If you’re planning to buy your first home, you’ll likely need to take out a mortgage. And you might have heard about mortgage insurance during your research. But what is it exactly, how does it work, and how can it benefit you? Let’s take a look below.
What Is Mortgage Insurance?
Mortgage insurance is an insurance policy that protects the lender in case you default on your mortgage payments. In both the U.S. and Canada, it’s a prerequisite for loan approvals if your down payment is below 20%. This is perceived as a risk by the lender, and as a result, they will require the added premium as a form of compensation.
Lenders have different rates for their mortgage insurance, which is typically calculated as a percentage of your loan amount. Depending on the policy, mortgage insurance can either be paid upfront as a lump sum or added to your mortgage and paid in monthly or yearly installments.
How Can You Avoid Mortgage Insurance?
The easiest way to avoid mortgage insurance when taking out a loan is by making a down payment that’s at least 20% of your home’s purchase price. However, that may not always be possible.
One workaround option is getting a secondary loan that will cover up to 10% of the loan amount. This, paired with a 10% down payment, will place you within that 80% loan-to-value ratio that lenders are looking for. Some lenders might also agree to drop the mortgage insurance in exchange for higher interest rates. Similarly, private insurers are also an option, although their interest rates are usually higher than those offered by your main lender.
The hard truth is that, without a 20% down payment, you will have to contend with an added expense when taking out a loan. So, avoiding mortgage insurance essentially comes down to replacing it with other types of added costs.
Is Mortgage Insurance Worth It?
Saving up for the 20% down payment is one of the main hurdles homebuyers face and one of the reasons they may postpone buying a home. Being able to drop that down payment to as low as 5% can be a real lifesaver, even if the trade-off is mortgage insurance.
The main drawback to mortgage insurance, however, is its long-term costs. On average, the cost of your mortgage insurance is a small percentage of the loan amount. However, it can add thousands of dollars to your yearly bills. This premium will be added to your mortgage, and like the mortgage itself, it is subject to interest. It’s also worth mentioning that mortgage insurance doesn’t help you build equity in your home.
Many homebuyers aren’t overly fond of mortgage insurance, but the truth is that it does have its benefits. On one hand, it protects the lender. On the other, it makes buying a house more feasible if you don’t have enough funds for a substantial down payment. And the best part is that it doesn’t even have to be permanent.
Once you’ve built sufficient equity in your home, or if a reappraisal shows that your home has increased in value, you can talk to your lender about canceling your mortgage insurance. If the closing costs are in your favor, you can also get rid of mortgage insurance by refinancing.
What Is Mortgage Life Insurance?
When applying for a loan, your lender may suggest an added premium to help your loved ones make mortgage payments if you pass away before the loan is paid off. Some lenders might also offer coverage in case of serious illness or an accident that results in disability.
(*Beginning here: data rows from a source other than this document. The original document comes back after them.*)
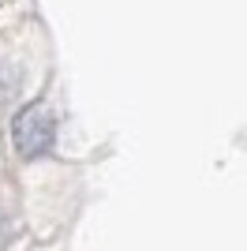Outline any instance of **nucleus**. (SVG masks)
<instances>
[{"label": "nucleus", "instance_id": "f257e3e1", "mask_svg": "<svg viewBox=\"0 0 247 251\" xmlns=\"http://www.w3.org/2000/svg\"><path fill=\"white\" fill-rule=\"evenodd\" d=\"M15 150H19L23 157H38L45 154V150L52 147V131H56V124H52V113L45 109V105H30V109H23L19 116H15Z\"/></svg>", "mask_w": 247, "mask_h": 251}, {"label": "nucleus", "instance_id": "f03ea898", "mask_svg": "<svg viewBox=\"0 0 247 251\" xmlns=\"http://www.w3.org/2000/svg\"><path fill=\"white\" fill-rule=\"evenodd\" d=\"M0 248H4V225H0Z\"/></svg>", "mask_w": 247, "mask_h": 251}]
</instances>
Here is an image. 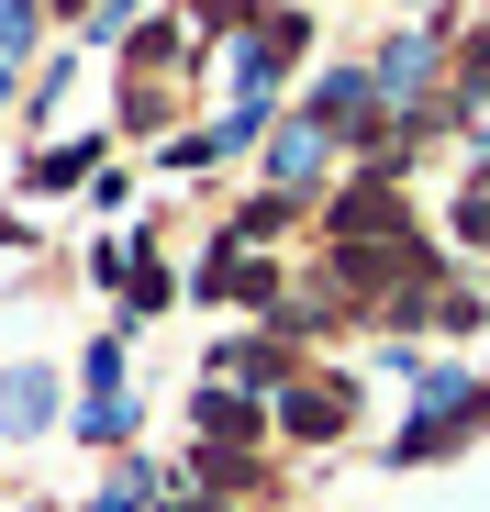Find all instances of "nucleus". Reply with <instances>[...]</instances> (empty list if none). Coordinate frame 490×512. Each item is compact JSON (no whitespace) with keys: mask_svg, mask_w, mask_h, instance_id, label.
Here are the masks:
<instances>
[{"mask_svg":"<svg viewBox=\"0 0 490 512\" xmlns=\"http://www.w3.org/2000/svg\"><path fill=\"white\" fill-rule=\"evenodd\" d=\"M78 179H101V134H78V145H45V156L23 167V190H45V201H56V190H78Z\"/></svg>","mask_w":490,"mask_h":512,"instance_id":"obj_3","label":"nucleus"},{"mask_svg":"<svg viewBox=\"0 0 490 512\" xmlns=\"http://www.w3.org/2000/svg\"><path fill=\"white\" fill-rule=\"evenodd\" d=\"M323 145H335L323 123H290V134L268 145V179H279V190H312V179H323Z\"/></svg>","mask_w":490,"mask_h":512,"instance_id":"obj_4","label":"nucleus"},{"mask_svg":"<svg viewBox=\"0 0 490 512\" xmlns=\"http://www.w3.org/2000/svg\"><path fill=\"white\" fill-rule=\"evenodd\" d=\"M78 379H90V401H123V334H101V346L78 357Z\"/></svg>","mask_w":490,"mask_h":512,"instance_id":"obj_6","label":"nucleus"},{"mask_svg":"<svg viewBox=\"0 0 490 512\" xmlns=\"http://www.w3.org/2000/svg\"><path fill=\"white\" fill-rule=\"evenodd\" d=\"M123 301H134V312H168V301H179V279H168V268H145V256H134V268H123Z\"/></svg>","mask_w":490,"mask_h":512,"instance_id":"obj_7","label":"nucleus"},{"mask_svg":"<svg viewBox=\"0 0 490 512\" xmlns=\"http://www.w3.org/2000/svg\"><path fill=\"white\" fill-rule=\"evenodd\" d=\"M90 512H145V468H123V479H112V490H101Z\"/></svg>","mask_w":490,"mask_h":512,"instance_id":"obj_9","label":"nucleus"},{"mask_svg":"<svg viewBox=\"0 0 490 512\" xmlns=\"http://www.w3.org/2000/svg\"><path fill=\"white\" fill-rule=\"evenodd\" d=\"M45 412H56V379H45V368H12V379H0V423H12V435H45Z\"/></svg>","mask_w":490,"mask_h":512,"instance_id":"obj_5","label":"nucleus"},{"mask_svg":"<svg viewBox=\"0 0 490 512\" xmlns=\"http://www.w3.org/2000/svg\"><path fill=\"white\" fill-rule=\"evenodd\" d=\"M34 45V0H0V56H23Z\"/></svg>","mask_w":490,"mask_h":512,"instance_id":"obj_8","label":"nucleus"},{"mask_svg":"<svg viewBox=\"0 0 490 512\" xmlns=\"http://www.w3.org/2000/svg\"><path fill=\"white\" fill-rule=\"evenodd\" d=\"M190 412H201V446H257V423H268L245 390H212V379H201V401H190Z\"/></svg>","mask_w":490,"mask_h":512,"instance_id":"obj_2","label":"nucleus"},{"mask_svg":"<svg viewBox=\"0 0 490 512\" xmlns=\"http://www.w3.org/2000/svg\"><path fill=\"white\" fill-rule=\"evenodd\" d=\"M357 423V379H290L279 390V435H301V446H335Z\"/></svg>","mask_w":490,"mask_h":512,"instance_id":"obj_1","label":"nucleus"},{"mask_svg":"<svg viewBox=\"0 0 490 512\" xmlns=\"http://www.w3.org/2000/svg\"><path fill=\"white\" fill-rule=\"evenodd\" d=\"M168 512H223V501H168Z\"/></svg>","mask_w":490,"mask_h":512,"instance_id":"obj_10","label":"nucleus"}]
</instances>
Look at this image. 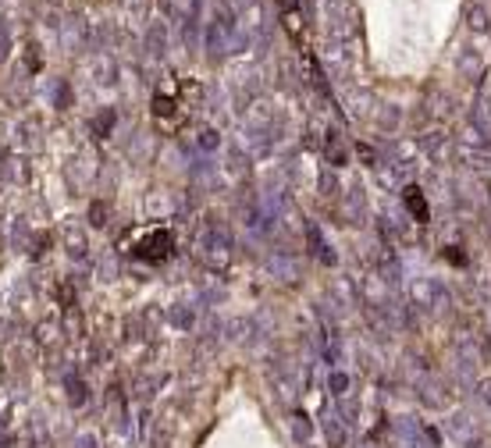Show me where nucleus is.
Masks as SVG:
<instances>
[{
	"label": "nucleus",
	"mask_w": 491,
	"mask_h": 448,
	"mask_svg": "<svg viewBox=\"0 0 491 448\" xmlns=\"http://www.w3.org/2000/svg\"><path fill=\"white\" fill-rule=\"evenodd\" d=\"M171 249H175V238H171V232H160V228H153L150 235H142V238L135 242L132 256H135V260H146V263H160V260H168V256H171Z\"/></svg>",
	"instance_id": "f257e3e1"
},
{
	"label": "nucleus",
	"mask_w": 491,
	"mask_h": 448,
	"mask_svg": "<svg viewBox=\"0 0 491 448\" xmlns=\"http://www.w3.org/2000/svg\"><path fill=\"white\" fill-rule=\"evenodd\" d=\"M406 207H409V214H413L420 224H427V217H431V210H427V203H424V192L417 186L406 189Z\"/></svg>",
	"instance_id": "f03ea898"
}]
</instances>
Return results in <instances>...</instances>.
If the policy-holder passes while the mortgage is still in effect, the death benefit will be used to cover the mortgage debt. This policy is called mortgage life insurance or mortgage protection insurance.
The main thing to keep in mind here is that mortgage life insurance is neither mortgage insurance nor life insurance. In some aspects, it’s similar to mortgage insurance as it protects the lender should you default on your payments as a result of death. However, unlike mortgage insurance, it’s not required for loan approvals in case of down payments of less than 20%. And unlike life insurance, your loved ones are not direct beneficiaries, although the policy can help them keep up with the payments.
The key takeaway here is that mortgage insurance is mandatory if your down payment is below 20%. Mortgage life insurance, on the other hand, is optional. Whether you opt for it or not is entirely your choice. However, it’s best to weigh out its pros and cons when comparing it to life insurance.
This article is intended for informational purposes only and should not be deemed as legal, financial or investment advice or solicitation of any kind. Before purchasing real estate or insurance, always consult with a licensed attorney, financial advisor, insurance agent and real estate broker.